Родные гнездовья
Шрифт:
— Полный вперед! — крутнулся Бурмантов на каблуках. — В моей каюте переоденься! — крикнул он Андрею.
Журавский извинился перед Тафтиным, что покидает его, попросив разрешения побеседовать с чиновником по делам кочевников, как только приведет себя в надлежащий вид и уплатит Бурмантову деньги.
— Охотно, охотно с вами побеседую, — милостиво согласился тот. — Прошу пожаловать в мою каюту.
Тафтину было пятьдесят лет. Половину из них он учился в гимназии и в сельскохозяйственном институте в Москве. Вторую половину он служил в разных уездах Архангельской губернии, последние же десять лет — чиновником по крестьянским делам Ижемского участка,
— Друг детства и юношества, — многозначительно объяснял он социал-демократам свои отношения с Чаловым. — Как знать, не был бы ли я на вашем положении, если бы не Николай Иларионович...
И это было похоже на правду, ибо по образованию, уму и опыту место Тафтина было не в забытой богом Ижме. Не скрывал он и своих прогрессивных взглядов.
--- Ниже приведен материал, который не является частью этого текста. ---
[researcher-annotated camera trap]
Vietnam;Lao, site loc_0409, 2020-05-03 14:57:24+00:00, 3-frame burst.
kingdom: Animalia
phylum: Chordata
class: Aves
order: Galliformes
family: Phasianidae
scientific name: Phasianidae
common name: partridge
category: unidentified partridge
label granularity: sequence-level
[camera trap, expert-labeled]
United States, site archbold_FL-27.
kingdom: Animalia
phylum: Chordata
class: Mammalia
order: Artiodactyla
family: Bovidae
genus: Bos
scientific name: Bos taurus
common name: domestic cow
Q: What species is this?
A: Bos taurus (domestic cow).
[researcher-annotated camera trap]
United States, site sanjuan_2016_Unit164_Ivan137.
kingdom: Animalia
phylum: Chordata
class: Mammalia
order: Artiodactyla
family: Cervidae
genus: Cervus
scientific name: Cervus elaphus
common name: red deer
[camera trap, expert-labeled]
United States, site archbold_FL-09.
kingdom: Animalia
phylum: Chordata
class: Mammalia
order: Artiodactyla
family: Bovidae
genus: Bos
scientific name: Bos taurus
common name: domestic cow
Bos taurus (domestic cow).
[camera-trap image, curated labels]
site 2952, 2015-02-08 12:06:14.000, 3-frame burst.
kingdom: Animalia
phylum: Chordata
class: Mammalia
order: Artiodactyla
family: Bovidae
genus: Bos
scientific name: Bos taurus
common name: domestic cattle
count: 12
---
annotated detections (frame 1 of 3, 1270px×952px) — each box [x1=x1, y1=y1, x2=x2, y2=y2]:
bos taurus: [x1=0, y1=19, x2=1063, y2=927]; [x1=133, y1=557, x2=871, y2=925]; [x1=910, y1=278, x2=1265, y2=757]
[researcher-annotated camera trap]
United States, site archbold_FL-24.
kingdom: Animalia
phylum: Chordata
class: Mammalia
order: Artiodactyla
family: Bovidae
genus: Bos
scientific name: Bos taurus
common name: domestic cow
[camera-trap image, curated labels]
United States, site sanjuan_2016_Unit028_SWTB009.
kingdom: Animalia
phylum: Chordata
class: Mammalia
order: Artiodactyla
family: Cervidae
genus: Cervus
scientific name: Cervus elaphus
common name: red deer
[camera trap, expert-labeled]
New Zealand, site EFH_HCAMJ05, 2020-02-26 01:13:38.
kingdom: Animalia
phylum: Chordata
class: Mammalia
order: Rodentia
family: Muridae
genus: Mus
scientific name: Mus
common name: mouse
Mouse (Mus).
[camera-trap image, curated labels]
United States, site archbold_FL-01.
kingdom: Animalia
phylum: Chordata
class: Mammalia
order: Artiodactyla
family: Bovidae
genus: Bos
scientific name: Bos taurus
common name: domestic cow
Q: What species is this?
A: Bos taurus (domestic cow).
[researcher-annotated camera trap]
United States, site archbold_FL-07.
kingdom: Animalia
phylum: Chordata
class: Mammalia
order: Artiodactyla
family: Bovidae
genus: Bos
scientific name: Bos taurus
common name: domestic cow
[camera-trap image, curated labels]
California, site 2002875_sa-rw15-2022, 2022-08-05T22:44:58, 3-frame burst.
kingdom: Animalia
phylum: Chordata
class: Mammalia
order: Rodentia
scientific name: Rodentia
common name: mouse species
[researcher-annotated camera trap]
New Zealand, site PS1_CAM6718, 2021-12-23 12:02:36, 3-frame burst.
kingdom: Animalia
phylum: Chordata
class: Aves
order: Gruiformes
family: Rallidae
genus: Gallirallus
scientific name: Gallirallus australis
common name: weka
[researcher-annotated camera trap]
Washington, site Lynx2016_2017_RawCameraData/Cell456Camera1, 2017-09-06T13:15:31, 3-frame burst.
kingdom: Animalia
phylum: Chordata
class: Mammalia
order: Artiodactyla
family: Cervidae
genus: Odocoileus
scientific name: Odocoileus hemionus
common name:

Полгода тому назад Тафтин подал архангельскому губернатору адмиралу Римскому-Корсакову интересный проект управления кочевниками, в котором привел убедительные факты ограбления самоедов ижемцами, пустозерцами, чердынцами. Выводы Тафтина были таковы: освободить кочевников от пушного ясака, заменив его налогом — по одному рублю с самоедской души; с ижемских и пустозерских оленеводов взимать олений покопытный налог в самоедский фонд. Причем если оленевод скроет или уменьшит свое стадо в заявке, то излишние олени, выявленные чиновником, должны быть конфискованы. Дела кочевников Тафтин предлагал передать в ведение губернского по крестьянским делам присутствия, назначив над самоедами особого чиновника.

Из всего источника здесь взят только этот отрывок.